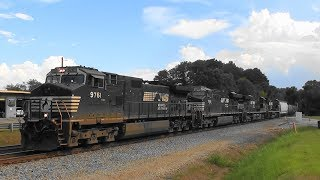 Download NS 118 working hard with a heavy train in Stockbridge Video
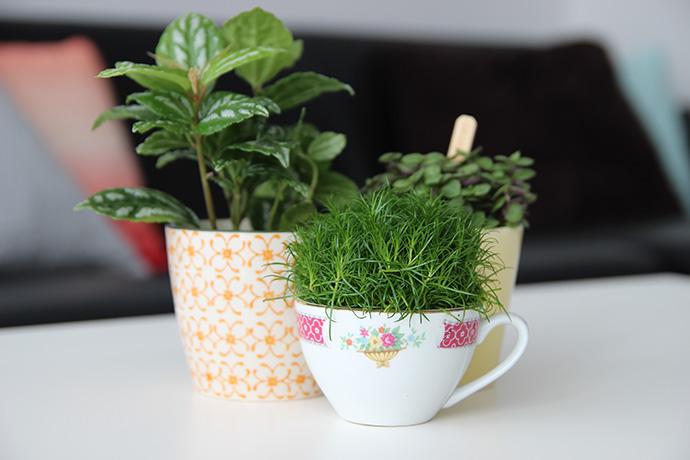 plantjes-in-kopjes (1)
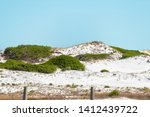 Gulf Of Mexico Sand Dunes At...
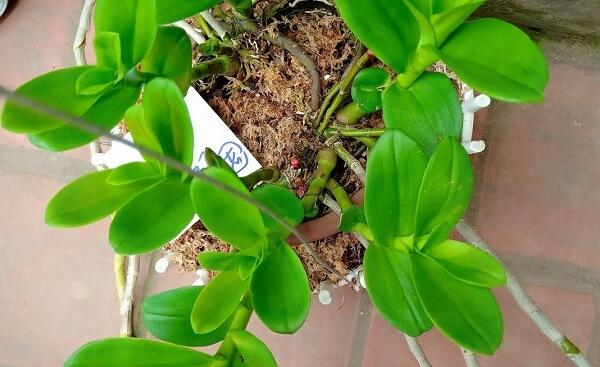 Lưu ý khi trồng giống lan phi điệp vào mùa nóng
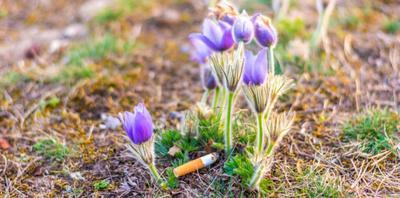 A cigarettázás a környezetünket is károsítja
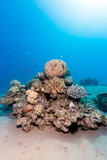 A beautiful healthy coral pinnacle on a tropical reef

┄┄┄┄┄┄┄┄┄┄

**Work task**
Return the records above verbatim, images excluded.

**Answer to this problem**
 Download NS 118 working hard with a heavy train in Stockbridge Video
 plantjes-in-kopjes (1)
 Gulf Of Mexico Sand Dunes At...
 Lưu ý khi trồng giống lan phi điệp vào mùa nóng
 A cigarettázás a környezetünket is károsítja
 A beautiful healthy coral pinnacle on a tropical reef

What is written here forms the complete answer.